Ponce de Leon named this area `Cape of Florida' when he led the first Spanish expedition to Florida in 1513. The Cape Florida lighthouse was completed in 1825 but was damaged during the Second Seminole War. The rebuilt tower, completed in 1846, remains the oldest standing structure in Miami-Dade County. The island served as a secret meeting place and port for runaway slaves and Black Seminoles waiting to rendezvous with sea captains or board dugouts for a passage to safety in the British Bahamas. Although the lighthouse was built to save lives and ships, its unflinching light brought an end to this avenue of escape. In September 2004, Cape Florida was designated a National Underground Railroad Network to Freedom Site.
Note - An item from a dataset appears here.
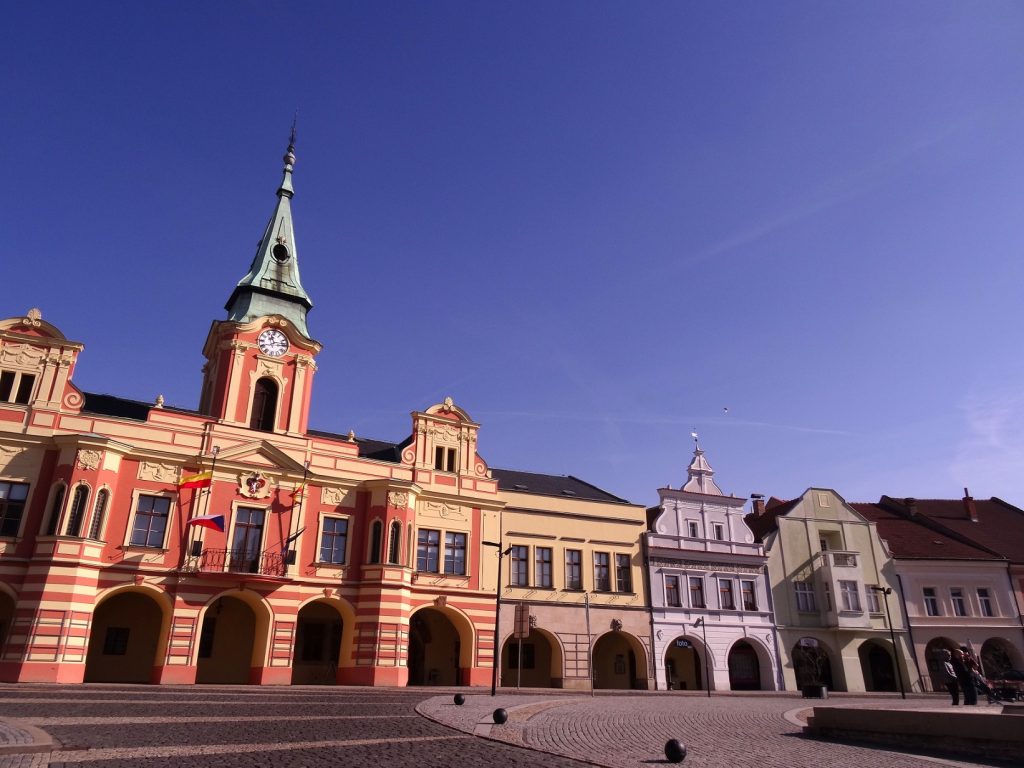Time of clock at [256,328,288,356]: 11:13
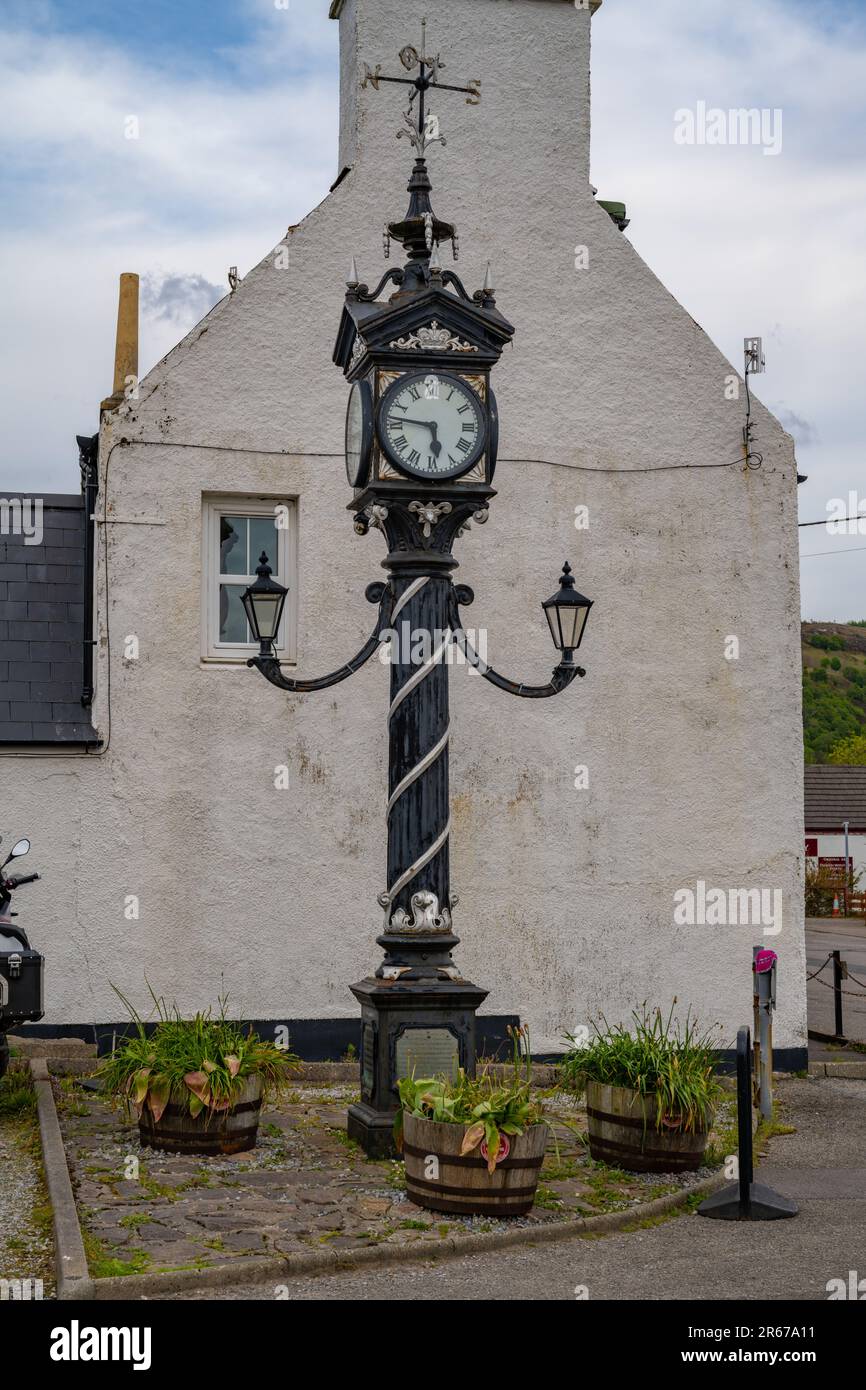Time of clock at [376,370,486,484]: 5:46
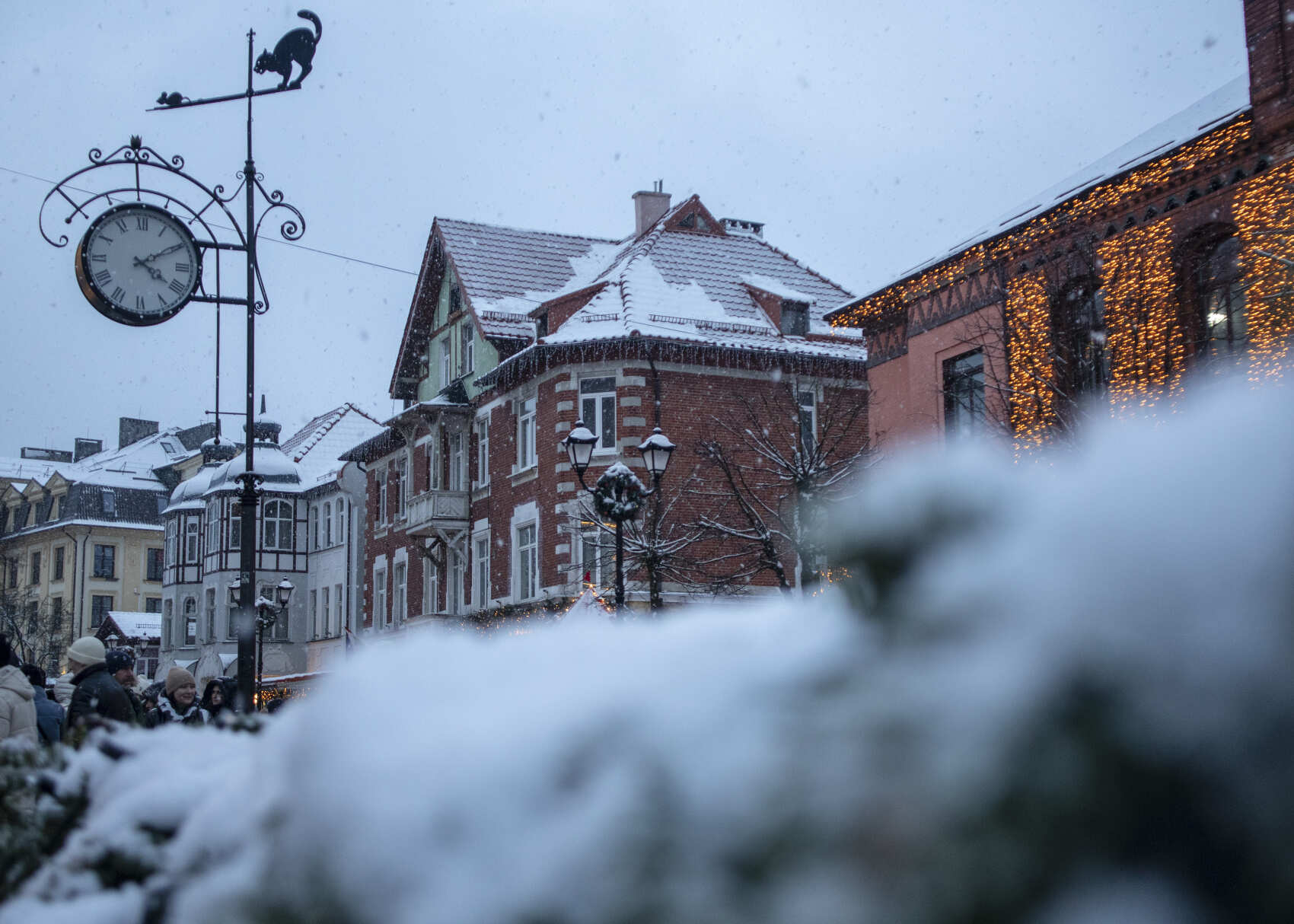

Commodore Ralph Munroe, builder of The Barnacle in Miami, was a frequent visitor and friend to the lighthouse keepers at Cape Florida. He took this photo of the decommisioned tower, already in need of a new coat of paint, circa 1890.
The original park was simply named Cape Florida State Park. In 1971, the Florida Legislature renamed the park in honor of editor of The Miami News, Bill Baggs. Baggs, who died in 1969, was influential in bringing about the land purchase that preserved this corner of Key Biscayne for future generations to enjoy.
This view of the beach in the 1970s shows a lifeguard and stand. Australian pine trees, an exotic species, grew throughout the park - even on the sand dunes.
In 1992, Hurricane Andrew virtually destroyed the park with its 160 mile-per-hour sustained winds. Toll collectors said the ocean could be seen from the Ranger Station a mile away, with few trees standing to block the view. This view shows a beach-side restroom and the original concession located close to Beach Access #7 today.